Tabitha swung around to face him, thrusting her hands in the pockets of her baggy tweed trousers. "Have you forgotten that my mother was born in 1669? She may not be immortal, but she looks damn good for a woman approaching her three hundred and fifty-first birthday."
Copperfield sighed, having learned from long and bitter experience that the only thing you got out of arguing with a Lennox was a pounding headache.
Recognizing that more drastic measures would be necessary, he withdrew a manila envelope from his desk drawer and held it out to her. "Your mother asked me to give this to you in the event of her…" His fingers tightened on the envelope. It was almost as if handing it over would make it true.
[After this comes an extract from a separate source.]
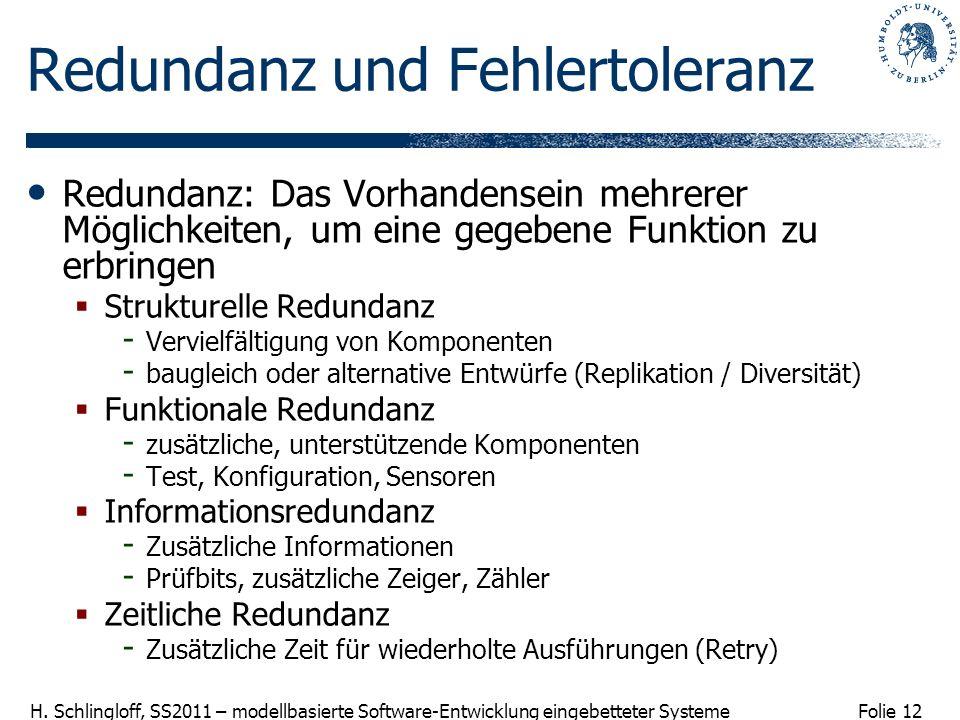 Folie 12 H. Schlingloff, SS2011 – modellbasierte Software-Entwicklung eingebetteter Systeme Redundanz und Fehlertoleranz Redundanz: Das Vorhandensein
Tabitha stared at the envelope for a long moment before blithely snatching it from his hand. "You're going to be embarrassed by your melodramatics when my parents come popping out of a heating duct at the next Lennox Enterprises board meeting." She started to flip open the metal clasp, but Copperfield closed his hand over hers.
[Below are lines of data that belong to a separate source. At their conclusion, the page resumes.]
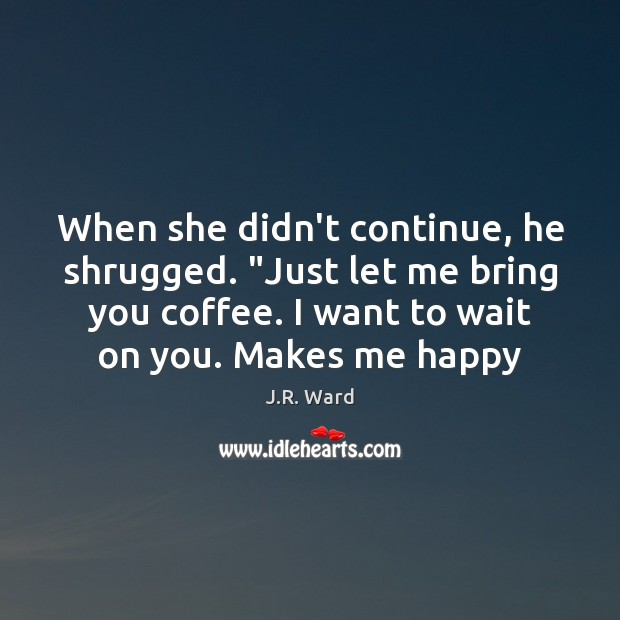 """Image, When she didn't continue, he shrugged. """"Just let me bring you coffee."""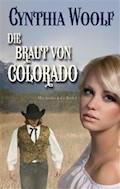 Die Braut von Colorado - Cynthia Woolf - E-Book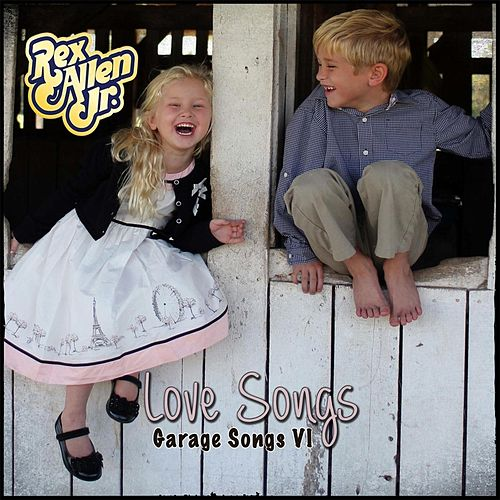Play & Download Garage Songs VI: Love Songs by Rex Allen, Jr. | Napster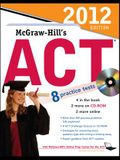 McGraw-Hill's ACT with CD-ROM, 2012 Edition (Mcgraw Hill's Act (Book & CD Rom))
"Arian said you might want to wait until you were alone to open it."
Tabitha frowned down at the envelope. Although she kept her voice light, her bravado appeared to be wearing thin. "What is it? My adoption records? I always told Mama and Daddy that I was too imagination-impaired to possibly be their natural child."
Copperfield cupped Tabitha's chin in his hand and gently drew off her glasses. Her somber gray eyes surveyed him uncertainly. Her thick mop of blond hair had been cut in an efficient shoulder-length bob, but her feathery bangs persisted in drifting over her eyes whenever she relaxed her guard. At twenty-three, Tabitha was nearly as tall as he was and twice as awkward, her gracelessness oddly endearing. Her even features revealed the keen intelligence that had allowed her to enter M.I.T. at the tender age of fifteen, earn her doctorate in Virtual Technology before she turned twenty, and achieve the status of department head in the Lennox Enterprises Virtual Reality Division in less than three years. But beneath the cool competence lurked a disarming hint of wistfulness, of dreams unfulfilled and wishes unvoiced.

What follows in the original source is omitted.